A better approach replicating 'Curves in Curves'

Indeed that Method iis the best way to do that IF your regions are closed (or closable within tolerance) AND coplanar (within tolerance). Shown the R5 SDK ref:

Other than that is a classic Clustering task using the Region Containment as criterium (kinda like ccx events are used for Clustering intersecting curves or Pt to Pt Distance for Clustering points or … etc etc).

That said Clustering can contain more than one criterium meaning endless combos (for intstance you can Cluster crvs that intersect only 2 times and their length is greater than X and they are open and …).

Notify if you want a C# that does that (it’s rather fast as well).

…I see what you mean.

I don’t think I’ve explained what I’m trying to achieve particularly well. I’m basically ordering a very dense urban figure ground. Because I know the majority of the mass is built space I’m also confident that the inner ‘un-built’ spaces will have a smaller curve length.

So… when I said its not too critical I probably should have said its not too critical in this particular scenario. However, I agree that a comparison between outside and inside curve length may throw up issues in other applications.

Thanks Qythium,

This sounds a very promising solution but I have to fess up, I’m only familiar with GH components and have no experience with Rhino Common, is the code complex to write / edit?

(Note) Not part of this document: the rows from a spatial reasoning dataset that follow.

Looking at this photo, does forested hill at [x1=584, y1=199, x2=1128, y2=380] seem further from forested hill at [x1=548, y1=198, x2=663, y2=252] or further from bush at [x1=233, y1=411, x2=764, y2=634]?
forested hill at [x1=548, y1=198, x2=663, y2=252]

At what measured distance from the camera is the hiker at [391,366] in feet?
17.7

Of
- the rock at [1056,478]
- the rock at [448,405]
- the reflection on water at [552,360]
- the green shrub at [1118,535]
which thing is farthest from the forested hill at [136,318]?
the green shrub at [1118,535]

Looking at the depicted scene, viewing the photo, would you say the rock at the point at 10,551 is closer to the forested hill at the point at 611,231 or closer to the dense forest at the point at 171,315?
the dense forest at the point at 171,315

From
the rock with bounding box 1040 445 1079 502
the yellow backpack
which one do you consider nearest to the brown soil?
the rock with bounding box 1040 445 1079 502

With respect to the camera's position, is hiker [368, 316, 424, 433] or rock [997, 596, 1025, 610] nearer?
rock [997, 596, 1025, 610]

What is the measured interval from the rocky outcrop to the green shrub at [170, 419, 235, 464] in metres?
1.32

The principle is hopefully straight forward… lets say thousands of polygons are randomly assigned different attributes, layer name, colour etc etc… My goal is make sure that all the inner polygons are assigned the same attributes as its parent ‘outer’ polygon. That’s it. They don’t need to be grouped in any other way apart from having the same attributes. So essentially its a (re)ordering exercise.

@qythium and @PeterFotiadis I would be really interested to know if a script component could help here as the GH component route is proving extremely slow for the number of curves i’m currently testing.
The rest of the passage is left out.